### AIM OF THE TASK
Once the line containing "Given this setup, evaluate" is found in the data below, output that line and every line after it through the last, unchanged and with nothing else.

### Saved entries

■ ■ ■ ■ ■ ■ ■

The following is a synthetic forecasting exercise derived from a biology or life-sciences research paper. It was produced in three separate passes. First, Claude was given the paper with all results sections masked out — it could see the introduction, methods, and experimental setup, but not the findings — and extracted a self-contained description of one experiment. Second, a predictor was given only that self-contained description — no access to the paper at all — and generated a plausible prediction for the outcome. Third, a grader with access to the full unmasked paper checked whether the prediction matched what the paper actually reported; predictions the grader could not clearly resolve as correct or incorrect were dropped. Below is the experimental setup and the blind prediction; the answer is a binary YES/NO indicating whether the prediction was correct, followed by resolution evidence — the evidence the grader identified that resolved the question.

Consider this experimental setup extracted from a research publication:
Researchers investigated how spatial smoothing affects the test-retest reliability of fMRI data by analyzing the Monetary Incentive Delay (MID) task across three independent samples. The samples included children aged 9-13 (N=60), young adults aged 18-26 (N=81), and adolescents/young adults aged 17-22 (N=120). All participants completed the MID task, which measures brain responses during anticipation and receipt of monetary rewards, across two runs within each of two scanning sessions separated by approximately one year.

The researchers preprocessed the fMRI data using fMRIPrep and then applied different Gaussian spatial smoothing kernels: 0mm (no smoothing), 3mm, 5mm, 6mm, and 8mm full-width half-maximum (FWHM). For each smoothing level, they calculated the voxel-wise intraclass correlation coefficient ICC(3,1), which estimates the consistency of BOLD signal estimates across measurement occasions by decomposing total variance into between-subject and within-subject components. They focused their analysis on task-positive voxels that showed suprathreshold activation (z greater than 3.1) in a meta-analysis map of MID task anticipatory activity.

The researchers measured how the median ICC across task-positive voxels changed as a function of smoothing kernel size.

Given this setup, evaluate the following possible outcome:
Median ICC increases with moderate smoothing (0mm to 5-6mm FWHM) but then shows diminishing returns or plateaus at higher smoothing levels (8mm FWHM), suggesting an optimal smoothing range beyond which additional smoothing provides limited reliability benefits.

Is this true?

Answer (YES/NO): NO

■ ■ ■ ■ ■ ■ ■

### TASK RESPONSE
Given this setup, evaluate the following possible outcome:
Median ICC increases with moderate smoothing (0mm to 5-6mm FWHM) but then shows diminishing returns or plateaus at higher smoothing levels (8mm FWHM), suggesting an optimal smoothing range beyond which additional smoothing provides limited reliability benefits.

Is this true?

Answer (YES/NO): NO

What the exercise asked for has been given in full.